[Entries on spatial positioning]

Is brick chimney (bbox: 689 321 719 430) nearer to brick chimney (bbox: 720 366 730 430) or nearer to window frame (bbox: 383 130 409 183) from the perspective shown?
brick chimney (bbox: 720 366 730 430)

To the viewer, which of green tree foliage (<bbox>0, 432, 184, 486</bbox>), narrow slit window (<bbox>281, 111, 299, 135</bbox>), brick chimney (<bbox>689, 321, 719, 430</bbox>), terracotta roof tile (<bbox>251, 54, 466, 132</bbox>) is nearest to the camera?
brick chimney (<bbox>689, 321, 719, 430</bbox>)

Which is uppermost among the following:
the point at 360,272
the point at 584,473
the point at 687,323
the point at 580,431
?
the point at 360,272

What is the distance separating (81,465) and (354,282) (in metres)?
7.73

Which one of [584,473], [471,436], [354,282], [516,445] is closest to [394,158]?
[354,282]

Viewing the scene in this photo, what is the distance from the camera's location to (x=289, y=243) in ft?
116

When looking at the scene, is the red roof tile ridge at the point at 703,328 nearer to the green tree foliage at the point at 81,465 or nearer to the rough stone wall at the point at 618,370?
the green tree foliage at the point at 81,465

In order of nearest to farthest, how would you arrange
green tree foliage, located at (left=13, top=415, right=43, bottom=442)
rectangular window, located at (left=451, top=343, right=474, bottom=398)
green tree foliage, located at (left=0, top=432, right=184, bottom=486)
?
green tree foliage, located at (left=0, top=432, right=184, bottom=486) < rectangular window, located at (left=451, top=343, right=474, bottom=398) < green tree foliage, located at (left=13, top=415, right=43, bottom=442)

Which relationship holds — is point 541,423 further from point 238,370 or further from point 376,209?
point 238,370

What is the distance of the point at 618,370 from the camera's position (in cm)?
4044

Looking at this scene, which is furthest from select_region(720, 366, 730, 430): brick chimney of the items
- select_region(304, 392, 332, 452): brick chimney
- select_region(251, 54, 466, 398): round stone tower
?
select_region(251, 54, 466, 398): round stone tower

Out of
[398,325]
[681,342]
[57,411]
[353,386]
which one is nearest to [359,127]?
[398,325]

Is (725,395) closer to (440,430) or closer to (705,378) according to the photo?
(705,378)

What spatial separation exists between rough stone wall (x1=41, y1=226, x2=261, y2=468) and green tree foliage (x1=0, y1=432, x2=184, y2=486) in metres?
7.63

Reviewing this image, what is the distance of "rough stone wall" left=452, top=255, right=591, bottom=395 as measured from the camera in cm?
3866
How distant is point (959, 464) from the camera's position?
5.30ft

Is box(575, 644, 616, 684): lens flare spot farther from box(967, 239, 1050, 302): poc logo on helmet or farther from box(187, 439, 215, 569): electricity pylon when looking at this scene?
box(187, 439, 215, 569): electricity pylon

**Task directions:** Put the material from the line with "Is box(575, 644, 616, 684): lens" through the last line, both included, into a Markdown table with the columns Row and Line. Skip any blank lines.

**Exercise result:**
| Row | Line |
|---|---|
| 1 | Is box(575, 644, 616, 684): lens flare spot farther from box(967, 239, 1050, 302): poc logo on helmet or farther from box(187, 439, 215, 569): electricity pylon when looking at this scene? |
| 2 | box(187, 439, 215, 569): electricity pylon |